• [Document text]:

● ● ● ● ●

Having a FASTA file that defines an entire family is very useful if you want to find repeats with Ancient or use TSSearch/Protocol2 to compare two entire families for homology.
A TC-Family looks like this : 2.A.1 (It has three digits).

The program we are using is called define_family.py

Usage: define_family.py FAMILY <P/PSI> OUTPUT

Open up your terminal application and type:

cd ~/Desktop/ # Changes your working directory to your desktop.
define_family.py 2.A.1 P output.faa # P or PSI

The “P” option refers to BLASTP. Alternatively we can use “PSI” if we are looking for more distant homologs. When comparing families or looking for repeats, it is best to use the “P” option. If no good results are found, then use “PSI”.

When prompted, enter 0.7 for CD-Hit threshold if you are about to compare this family to another. Enter 0.9 if you are searching for repeats. This will remove proteins that are 70% and 90% identical to their clusters, respectively.

We use forgiving thresholds, because having a very large FASTA list will not cost us very much time, so long as we are using TSSearch. When looking for repeats, we don’t want to eliminate too many sequences. This becomes apparent when doing a vertical search with Ancient. A good example of a TMS repeat across two homologs can be masked if we have a threshold that is any lower.

● ● ● ● ●

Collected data
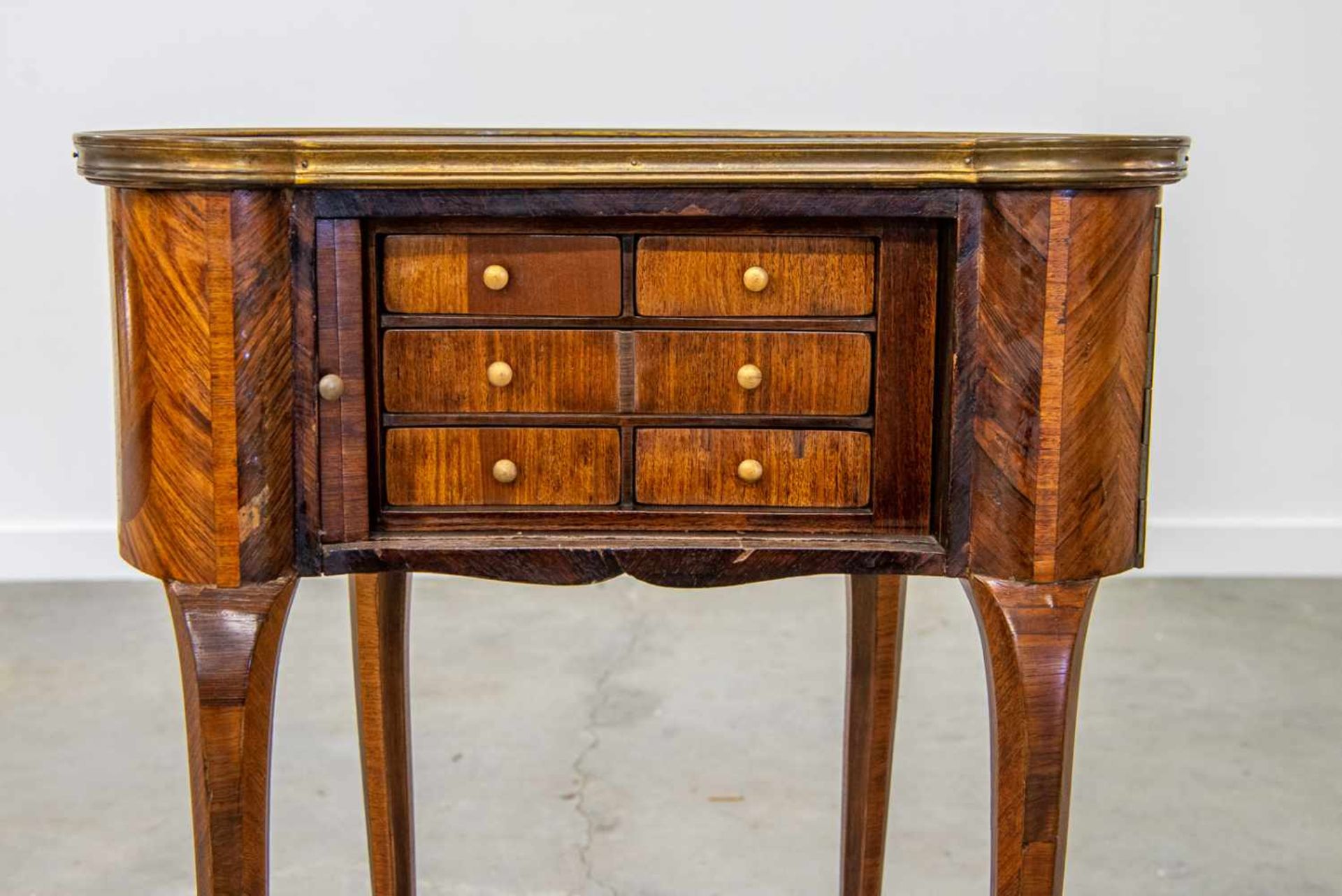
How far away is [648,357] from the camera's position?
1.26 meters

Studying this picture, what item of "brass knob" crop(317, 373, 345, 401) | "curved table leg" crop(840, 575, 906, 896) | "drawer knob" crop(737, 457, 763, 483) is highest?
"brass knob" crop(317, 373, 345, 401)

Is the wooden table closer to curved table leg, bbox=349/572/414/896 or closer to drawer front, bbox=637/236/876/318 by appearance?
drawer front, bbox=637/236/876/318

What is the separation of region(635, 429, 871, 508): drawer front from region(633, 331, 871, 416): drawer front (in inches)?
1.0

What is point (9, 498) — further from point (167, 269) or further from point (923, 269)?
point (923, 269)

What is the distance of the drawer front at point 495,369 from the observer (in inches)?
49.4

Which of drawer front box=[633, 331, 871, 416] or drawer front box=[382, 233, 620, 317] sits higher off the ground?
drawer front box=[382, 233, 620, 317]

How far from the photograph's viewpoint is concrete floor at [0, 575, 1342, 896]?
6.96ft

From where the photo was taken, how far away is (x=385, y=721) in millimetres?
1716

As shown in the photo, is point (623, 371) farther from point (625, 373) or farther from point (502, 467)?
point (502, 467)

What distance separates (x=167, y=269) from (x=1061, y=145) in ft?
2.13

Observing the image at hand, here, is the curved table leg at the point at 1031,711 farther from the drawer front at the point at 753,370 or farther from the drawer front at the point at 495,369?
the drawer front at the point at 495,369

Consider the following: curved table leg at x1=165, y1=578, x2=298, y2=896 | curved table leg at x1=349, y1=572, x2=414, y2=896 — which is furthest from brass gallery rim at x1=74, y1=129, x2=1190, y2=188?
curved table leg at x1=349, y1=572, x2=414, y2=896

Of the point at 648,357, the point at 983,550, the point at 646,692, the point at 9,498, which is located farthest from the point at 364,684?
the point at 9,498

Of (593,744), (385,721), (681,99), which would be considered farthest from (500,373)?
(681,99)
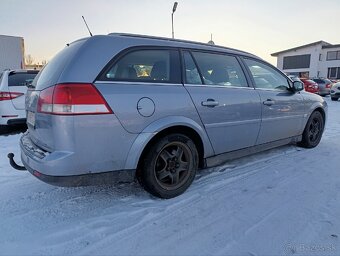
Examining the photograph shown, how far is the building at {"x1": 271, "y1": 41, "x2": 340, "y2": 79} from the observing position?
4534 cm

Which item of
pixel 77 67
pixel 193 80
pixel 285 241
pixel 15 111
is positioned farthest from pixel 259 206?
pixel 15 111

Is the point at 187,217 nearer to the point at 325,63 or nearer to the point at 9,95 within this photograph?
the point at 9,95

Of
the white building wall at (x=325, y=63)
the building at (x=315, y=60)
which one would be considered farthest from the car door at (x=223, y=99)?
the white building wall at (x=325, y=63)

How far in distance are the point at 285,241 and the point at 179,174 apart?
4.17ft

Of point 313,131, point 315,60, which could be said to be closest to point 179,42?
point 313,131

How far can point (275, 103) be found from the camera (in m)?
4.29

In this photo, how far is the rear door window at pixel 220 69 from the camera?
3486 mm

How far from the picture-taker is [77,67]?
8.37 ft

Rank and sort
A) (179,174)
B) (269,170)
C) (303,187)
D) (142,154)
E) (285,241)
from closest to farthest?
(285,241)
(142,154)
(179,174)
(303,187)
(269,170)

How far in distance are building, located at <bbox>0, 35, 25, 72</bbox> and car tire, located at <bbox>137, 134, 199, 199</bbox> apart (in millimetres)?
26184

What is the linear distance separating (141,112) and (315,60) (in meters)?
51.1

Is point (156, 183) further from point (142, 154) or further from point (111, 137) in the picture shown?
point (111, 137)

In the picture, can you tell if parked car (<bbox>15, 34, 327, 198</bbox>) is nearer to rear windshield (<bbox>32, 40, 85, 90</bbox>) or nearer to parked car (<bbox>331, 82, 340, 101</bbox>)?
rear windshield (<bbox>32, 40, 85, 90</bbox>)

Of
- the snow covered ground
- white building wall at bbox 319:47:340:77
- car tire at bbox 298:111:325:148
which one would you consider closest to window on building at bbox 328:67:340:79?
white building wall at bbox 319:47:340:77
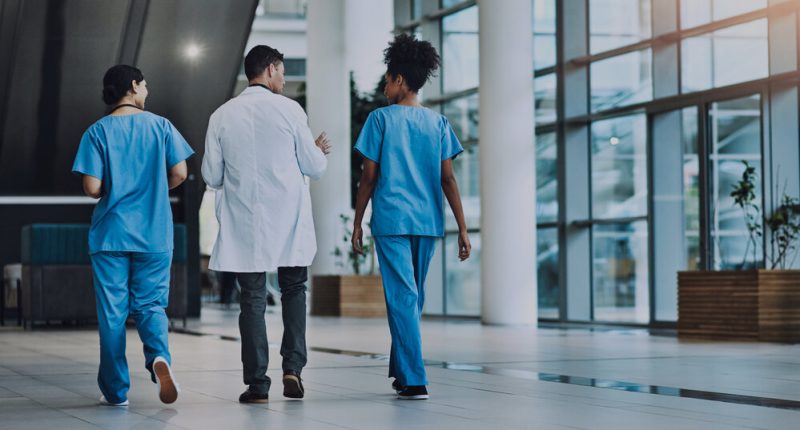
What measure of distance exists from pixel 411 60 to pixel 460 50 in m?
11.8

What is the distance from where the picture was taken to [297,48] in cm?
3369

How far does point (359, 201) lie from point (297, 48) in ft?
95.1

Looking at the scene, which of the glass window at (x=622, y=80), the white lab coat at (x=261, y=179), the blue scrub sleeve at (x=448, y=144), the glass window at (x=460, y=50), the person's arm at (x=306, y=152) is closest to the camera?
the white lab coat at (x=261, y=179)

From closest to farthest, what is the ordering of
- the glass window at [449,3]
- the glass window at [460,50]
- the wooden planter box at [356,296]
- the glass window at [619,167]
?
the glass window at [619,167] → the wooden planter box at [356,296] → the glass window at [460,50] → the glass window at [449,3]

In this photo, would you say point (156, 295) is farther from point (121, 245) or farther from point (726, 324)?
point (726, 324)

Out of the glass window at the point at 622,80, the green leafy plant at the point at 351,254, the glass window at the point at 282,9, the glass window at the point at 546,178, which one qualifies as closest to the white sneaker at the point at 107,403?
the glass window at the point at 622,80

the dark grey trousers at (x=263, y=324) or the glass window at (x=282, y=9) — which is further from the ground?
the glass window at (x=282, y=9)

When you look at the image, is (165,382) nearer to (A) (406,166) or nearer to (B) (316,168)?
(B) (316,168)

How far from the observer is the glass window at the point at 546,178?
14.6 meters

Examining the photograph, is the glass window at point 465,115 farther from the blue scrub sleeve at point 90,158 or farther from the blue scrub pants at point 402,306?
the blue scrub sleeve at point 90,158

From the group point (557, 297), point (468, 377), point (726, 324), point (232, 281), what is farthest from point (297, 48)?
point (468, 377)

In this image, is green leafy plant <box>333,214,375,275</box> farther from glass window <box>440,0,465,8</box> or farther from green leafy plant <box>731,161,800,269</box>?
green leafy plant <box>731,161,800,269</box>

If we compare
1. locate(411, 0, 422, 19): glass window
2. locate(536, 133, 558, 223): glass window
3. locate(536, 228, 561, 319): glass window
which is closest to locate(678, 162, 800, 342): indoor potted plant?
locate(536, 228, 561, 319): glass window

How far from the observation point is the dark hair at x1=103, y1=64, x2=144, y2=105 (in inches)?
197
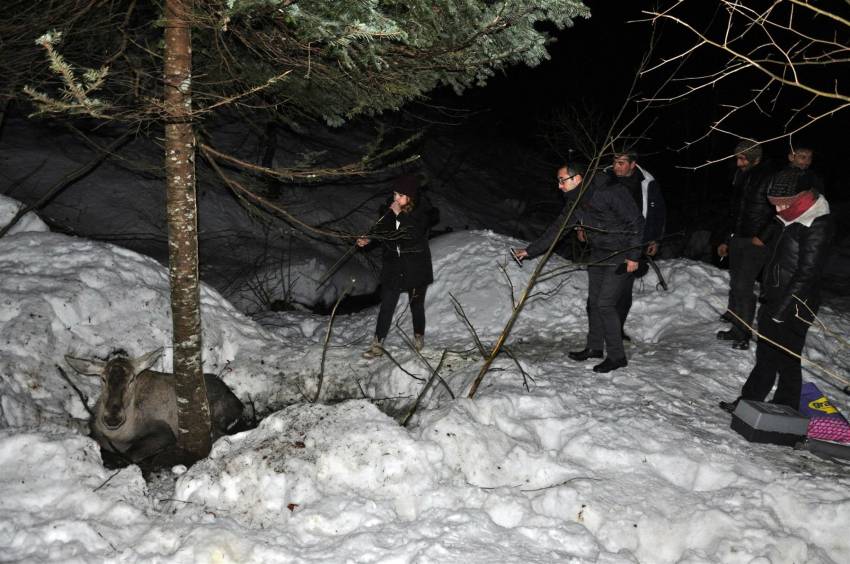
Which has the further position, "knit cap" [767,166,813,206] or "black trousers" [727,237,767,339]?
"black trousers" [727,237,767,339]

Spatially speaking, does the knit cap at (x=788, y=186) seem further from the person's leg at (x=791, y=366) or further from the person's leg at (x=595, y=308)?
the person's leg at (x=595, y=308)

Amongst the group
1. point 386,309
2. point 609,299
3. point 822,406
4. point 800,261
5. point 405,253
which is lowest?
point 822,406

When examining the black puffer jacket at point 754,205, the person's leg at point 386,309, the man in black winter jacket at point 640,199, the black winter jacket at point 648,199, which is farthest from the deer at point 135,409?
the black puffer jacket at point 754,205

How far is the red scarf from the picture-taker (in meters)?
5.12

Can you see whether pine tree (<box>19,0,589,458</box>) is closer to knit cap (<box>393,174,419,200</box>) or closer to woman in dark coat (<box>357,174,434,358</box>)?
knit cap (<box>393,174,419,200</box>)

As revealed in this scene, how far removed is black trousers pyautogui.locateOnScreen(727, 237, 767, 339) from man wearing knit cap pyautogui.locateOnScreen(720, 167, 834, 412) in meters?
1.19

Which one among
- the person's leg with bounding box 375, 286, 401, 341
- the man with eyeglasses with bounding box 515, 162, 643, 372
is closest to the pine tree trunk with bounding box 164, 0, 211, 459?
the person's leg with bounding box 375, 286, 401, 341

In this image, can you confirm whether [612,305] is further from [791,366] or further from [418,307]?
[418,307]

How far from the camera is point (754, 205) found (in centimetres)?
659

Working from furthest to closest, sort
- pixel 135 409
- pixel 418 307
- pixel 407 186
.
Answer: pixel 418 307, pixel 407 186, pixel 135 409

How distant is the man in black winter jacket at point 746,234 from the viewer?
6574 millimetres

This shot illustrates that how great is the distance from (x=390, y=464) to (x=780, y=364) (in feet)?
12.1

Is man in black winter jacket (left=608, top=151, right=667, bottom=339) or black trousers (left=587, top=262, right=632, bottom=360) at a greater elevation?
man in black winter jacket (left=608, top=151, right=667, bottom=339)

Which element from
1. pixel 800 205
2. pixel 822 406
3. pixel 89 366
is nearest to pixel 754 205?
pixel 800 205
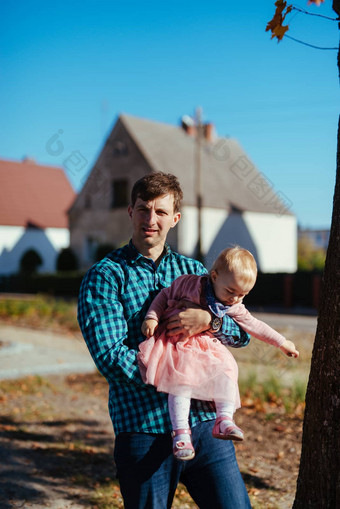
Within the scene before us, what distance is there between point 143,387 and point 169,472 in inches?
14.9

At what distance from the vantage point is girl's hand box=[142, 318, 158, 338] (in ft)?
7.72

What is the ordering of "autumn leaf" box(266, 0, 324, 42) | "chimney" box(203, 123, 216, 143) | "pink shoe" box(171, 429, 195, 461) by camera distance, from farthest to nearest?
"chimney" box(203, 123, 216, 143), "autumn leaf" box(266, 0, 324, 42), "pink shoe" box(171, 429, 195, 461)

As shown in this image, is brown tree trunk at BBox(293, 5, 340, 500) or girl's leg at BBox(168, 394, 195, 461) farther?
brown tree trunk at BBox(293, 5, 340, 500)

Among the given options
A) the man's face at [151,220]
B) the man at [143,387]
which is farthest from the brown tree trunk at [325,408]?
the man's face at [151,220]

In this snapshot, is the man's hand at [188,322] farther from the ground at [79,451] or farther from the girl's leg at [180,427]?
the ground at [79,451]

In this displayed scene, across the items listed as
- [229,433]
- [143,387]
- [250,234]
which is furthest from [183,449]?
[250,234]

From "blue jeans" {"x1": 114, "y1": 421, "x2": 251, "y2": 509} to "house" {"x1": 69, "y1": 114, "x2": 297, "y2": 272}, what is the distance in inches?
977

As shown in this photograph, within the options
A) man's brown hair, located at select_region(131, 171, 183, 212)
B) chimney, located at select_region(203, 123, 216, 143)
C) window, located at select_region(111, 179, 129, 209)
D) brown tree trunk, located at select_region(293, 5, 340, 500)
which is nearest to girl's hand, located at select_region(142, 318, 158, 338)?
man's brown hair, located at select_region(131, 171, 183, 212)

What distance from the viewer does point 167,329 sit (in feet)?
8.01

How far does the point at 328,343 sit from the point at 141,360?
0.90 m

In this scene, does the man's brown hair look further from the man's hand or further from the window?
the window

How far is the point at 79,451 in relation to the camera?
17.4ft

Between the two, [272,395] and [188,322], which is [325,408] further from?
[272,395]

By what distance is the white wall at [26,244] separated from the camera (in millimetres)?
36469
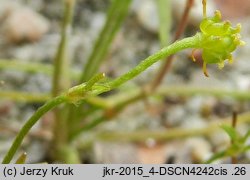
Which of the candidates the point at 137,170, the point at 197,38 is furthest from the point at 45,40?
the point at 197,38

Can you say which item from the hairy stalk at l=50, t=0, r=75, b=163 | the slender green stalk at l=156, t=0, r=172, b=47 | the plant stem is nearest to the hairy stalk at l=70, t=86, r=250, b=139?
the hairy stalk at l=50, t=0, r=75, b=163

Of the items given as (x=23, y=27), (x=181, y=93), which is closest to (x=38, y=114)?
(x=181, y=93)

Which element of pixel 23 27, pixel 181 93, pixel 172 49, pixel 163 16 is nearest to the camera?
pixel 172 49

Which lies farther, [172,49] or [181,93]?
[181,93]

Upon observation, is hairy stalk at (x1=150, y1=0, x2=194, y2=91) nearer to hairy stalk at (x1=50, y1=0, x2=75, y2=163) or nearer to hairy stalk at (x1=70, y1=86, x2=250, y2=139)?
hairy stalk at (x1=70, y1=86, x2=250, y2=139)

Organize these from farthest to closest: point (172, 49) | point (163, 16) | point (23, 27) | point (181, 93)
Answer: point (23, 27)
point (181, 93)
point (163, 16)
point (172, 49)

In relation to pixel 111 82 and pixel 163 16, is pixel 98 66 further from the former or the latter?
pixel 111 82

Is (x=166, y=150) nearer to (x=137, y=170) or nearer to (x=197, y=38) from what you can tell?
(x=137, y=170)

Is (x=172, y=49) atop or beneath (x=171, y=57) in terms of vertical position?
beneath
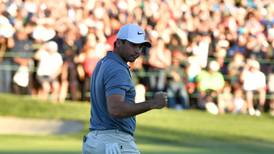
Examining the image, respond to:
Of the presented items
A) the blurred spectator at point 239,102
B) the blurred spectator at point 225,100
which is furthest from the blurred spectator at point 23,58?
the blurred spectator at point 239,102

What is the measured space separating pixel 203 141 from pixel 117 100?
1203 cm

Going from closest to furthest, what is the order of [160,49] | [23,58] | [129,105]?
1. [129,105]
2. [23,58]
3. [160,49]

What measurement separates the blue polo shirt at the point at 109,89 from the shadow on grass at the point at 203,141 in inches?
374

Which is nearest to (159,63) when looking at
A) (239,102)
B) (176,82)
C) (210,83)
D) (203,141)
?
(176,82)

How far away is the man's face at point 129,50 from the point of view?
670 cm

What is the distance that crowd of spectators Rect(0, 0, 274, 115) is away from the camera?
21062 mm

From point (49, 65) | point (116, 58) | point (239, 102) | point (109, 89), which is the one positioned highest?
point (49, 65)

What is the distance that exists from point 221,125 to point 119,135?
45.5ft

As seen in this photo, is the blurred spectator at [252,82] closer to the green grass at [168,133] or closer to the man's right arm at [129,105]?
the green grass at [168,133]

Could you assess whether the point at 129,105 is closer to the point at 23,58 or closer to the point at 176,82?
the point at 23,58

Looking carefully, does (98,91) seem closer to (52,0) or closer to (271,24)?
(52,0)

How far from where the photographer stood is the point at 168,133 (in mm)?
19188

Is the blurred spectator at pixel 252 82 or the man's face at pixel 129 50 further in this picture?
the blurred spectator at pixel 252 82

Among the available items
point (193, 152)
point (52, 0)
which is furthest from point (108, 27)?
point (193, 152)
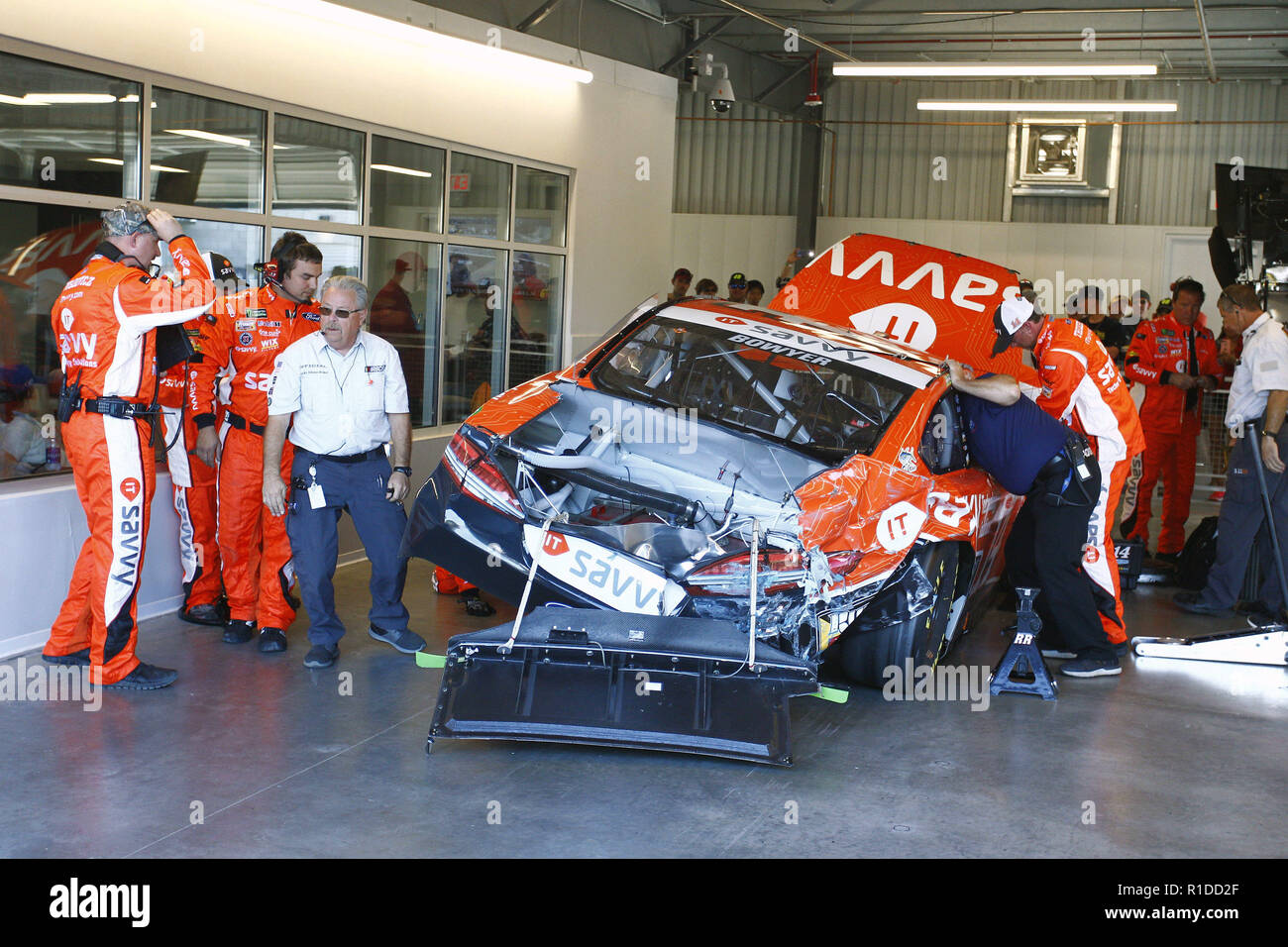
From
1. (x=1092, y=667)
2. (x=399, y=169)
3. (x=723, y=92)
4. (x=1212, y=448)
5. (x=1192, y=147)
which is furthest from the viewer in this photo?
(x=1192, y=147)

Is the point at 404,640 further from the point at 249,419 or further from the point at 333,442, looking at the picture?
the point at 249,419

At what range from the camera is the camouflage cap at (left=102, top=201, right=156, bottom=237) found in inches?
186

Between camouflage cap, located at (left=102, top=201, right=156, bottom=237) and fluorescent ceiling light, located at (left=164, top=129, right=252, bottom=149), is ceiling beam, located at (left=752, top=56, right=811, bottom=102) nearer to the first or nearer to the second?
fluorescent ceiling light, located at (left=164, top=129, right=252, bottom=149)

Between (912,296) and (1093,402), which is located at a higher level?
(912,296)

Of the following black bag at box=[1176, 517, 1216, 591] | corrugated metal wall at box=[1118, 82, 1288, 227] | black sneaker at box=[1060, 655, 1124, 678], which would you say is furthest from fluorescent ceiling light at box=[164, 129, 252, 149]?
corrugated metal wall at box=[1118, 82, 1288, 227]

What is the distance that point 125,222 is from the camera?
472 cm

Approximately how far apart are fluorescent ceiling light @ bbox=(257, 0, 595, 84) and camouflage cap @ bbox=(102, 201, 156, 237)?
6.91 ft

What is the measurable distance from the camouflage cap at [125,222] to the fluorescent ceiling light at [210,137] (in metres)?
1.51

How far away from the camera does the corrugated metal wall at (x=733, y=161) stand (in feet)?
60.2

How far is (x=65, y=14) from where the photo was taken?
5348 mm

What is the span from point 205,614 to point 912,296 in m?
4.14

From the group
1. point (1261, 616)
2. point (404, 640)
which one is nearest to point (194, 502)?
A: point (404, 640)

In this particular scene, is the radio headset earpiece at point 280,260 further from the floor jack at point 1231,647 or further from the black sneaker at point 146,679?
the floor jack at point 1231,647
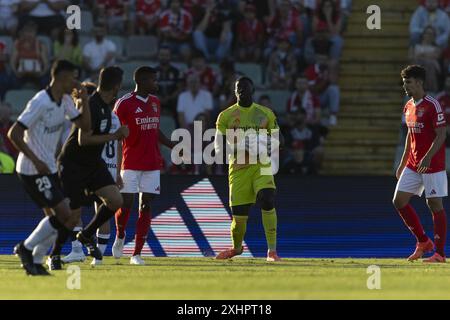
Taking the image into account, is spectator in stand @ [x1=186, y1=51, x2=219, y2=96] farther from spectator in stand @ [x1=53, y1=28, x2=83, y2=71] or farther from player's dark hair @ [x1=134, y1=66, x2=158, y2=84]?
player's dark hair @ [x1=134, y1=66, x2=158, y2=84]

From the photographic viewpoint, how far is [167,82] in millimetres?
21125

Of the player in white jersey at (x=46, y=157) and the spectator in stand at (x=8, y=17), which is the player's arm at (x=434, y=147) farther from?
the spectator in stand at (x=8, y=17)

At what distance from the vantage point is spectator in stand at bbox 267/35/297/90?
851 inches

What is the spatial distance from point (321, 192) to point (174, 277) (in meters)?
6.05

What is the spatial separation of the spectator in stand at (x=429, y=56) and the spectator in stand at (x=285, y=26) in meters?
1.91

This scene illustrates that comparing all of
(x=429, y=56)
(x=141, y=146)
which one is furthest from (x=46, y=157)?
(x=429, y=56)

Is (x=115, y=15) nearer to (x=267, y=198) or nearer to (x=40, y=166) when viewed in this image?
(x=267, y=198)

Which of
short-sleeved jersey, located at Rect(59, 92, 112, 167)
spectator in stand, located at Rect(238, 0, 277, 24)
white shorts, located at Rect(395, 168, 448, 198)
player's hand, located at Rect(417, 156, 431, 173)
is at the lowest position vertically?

● ● ● ● ●

• [Activity]: Please reproduce the part of the define_family.py guide from "A TC-Family looks" up to and including "their clusters, respectively.", word for word.

• [Your solution]:
A TC-Family looks like this : 2.A.1 (It has three digits).

The program we are using is called define_family.py

Usage: define_family.py FAMILY <P/PSI> OUTPUT

Open up your terminal application and type:

cd ~/Desktop/ # Changes your working directory to your desktop.
define_family.py 2.A.1 P output.faa # P or PSI

The “P” option refers to BLASTP. Alternatively we can use “PSI” if we are looking for more distant homologs. When comparing families or looking for repeats, it is best to use the “P” option. If no good results are found, then use “PSI”.

When prompted, enter 0.7 for CD-Hit threshold if you are about to compare this family to another. Enter 0.9 if you are searching for repeats. This will remove proteins that are 70% and 90% identical to their clusters, respectively.